Put the records from the line containing "Comparing their positions, is" through the line containing "97.4 meters", both included, into a two-column CSV with the headers text and answer. Give one row per record, with each value in a single quoted field and any line breaks replaced by spaces.

**Entries**
________________________

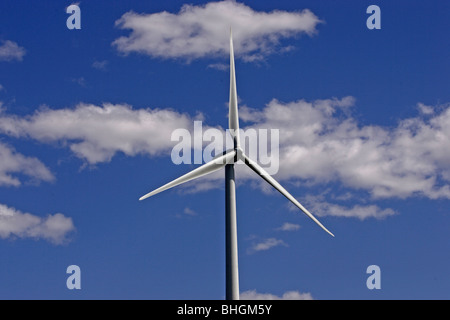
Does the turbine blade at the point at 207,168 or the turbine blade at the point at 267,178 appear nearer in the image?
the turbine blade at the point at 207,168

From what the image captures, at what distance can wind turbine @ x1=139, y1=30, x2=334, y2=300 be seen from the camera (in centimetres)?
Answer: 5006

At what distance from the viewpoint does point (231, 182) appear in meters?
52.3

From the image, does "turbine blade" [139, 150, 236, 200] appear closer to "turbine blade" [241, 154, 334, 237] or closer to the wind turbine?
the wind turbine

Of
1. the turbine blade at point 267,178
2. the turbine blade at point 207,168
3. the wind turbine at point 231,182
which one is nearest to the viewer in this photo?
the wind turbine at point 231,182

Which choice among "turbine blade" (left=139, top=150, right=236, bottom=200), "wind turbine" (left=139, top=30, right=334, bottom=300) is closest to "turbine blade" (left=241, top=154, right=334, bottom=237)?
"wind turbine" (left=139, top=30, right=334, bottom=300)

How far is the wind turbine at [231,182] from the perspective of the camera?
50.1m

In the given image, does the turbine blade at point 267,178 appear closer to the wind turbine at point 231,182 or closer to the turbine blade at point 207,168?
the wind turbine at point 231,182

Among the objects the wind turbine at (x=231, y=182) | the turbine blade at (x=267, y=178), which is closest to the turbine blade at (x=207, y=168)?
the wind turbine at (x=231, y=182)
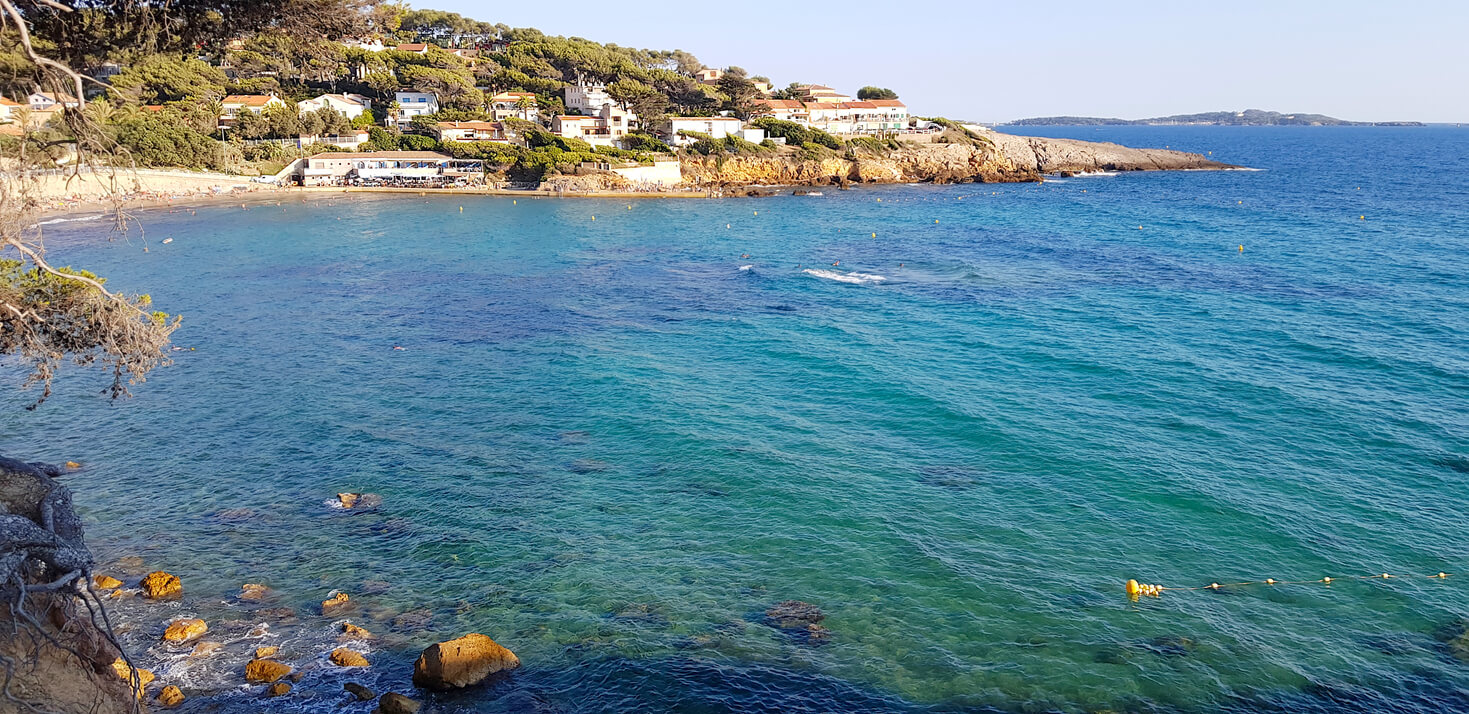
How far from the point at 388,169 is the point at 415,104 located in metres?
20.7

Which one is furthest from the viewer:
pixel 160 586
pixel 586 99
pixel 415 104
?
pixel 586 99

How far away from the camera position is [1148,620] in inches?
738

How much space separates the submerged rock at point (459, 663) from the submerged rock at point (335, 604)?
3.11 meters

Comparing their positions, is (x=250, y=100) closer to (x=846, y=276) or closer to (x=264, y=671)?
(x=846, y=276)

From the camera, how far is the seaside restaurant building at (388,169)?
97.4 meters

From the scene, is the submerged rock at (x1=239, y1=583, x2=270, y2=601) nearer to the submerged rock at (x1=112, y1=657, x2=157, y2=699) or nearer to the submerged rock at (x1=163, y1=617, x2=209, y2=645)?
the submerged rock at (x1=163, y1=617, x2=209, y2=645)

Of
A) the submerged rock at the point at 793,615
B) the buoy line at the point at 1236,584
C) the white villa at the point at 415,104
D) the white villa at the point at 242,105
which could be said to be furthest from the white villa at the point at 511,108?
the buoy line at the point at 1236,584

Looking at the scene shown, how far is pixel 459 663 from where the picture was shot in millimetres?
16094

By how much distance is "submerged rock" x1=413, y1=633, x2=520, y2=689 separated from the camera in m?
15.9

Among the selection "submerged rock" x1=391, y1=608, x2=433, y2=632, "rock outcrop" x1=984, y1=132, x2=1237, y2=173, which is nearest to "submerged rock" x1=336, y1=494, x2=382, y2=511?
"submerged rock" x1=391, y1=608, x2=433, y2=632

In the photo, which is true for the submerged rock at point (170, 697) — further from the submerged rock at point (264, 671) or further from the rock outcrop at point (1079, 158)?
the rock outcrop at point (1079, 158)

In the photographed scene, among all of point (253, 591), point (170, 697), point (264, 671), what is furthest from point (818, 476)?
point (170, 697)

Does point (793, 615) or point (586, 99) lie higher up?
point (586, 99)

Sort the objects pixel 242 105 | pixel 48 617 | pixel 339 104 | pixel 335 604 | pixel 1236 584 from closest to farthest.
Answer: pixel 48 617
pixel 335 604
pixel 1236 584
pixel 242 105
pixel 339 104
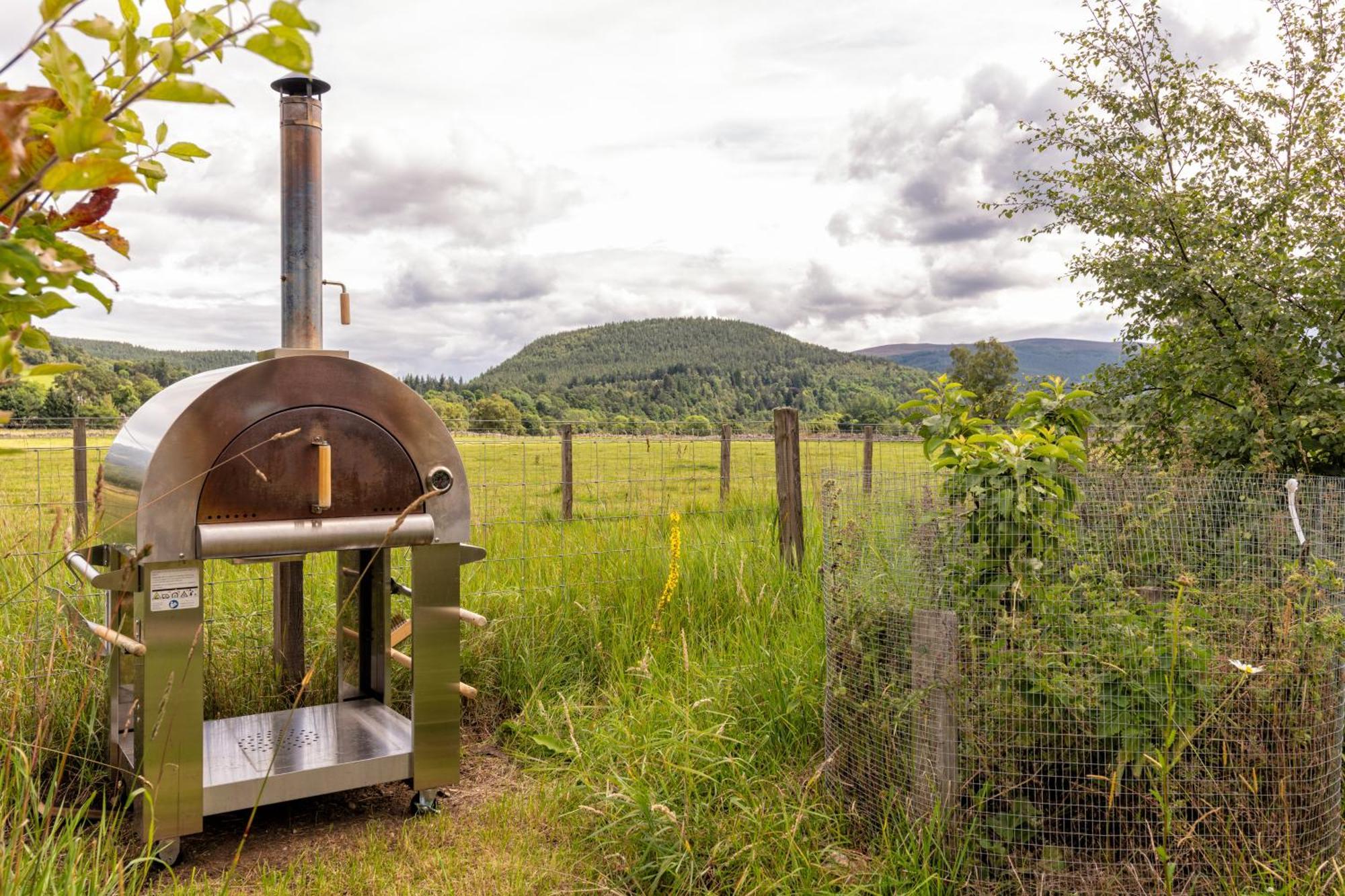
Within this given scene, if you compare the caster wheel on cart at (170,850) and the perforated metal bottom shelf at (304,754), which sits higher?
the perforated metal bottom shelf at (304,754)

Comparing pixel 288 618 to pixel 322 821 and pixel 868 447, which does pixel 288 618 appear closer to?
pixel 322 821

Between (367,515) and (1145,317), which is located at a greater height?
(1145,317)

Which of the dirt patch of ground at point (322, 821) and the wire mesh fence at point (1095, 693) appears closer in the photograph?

________________________

**Complete output**
text,answer
"Comparing their positions, is (x=250, y=100) closer to (x=846, y=276) or closer to (x=264, y=671)?","(x=846, y=276)"
"From the camera, how far is the seaside restaurant building at (388,169)?","97.4 meters"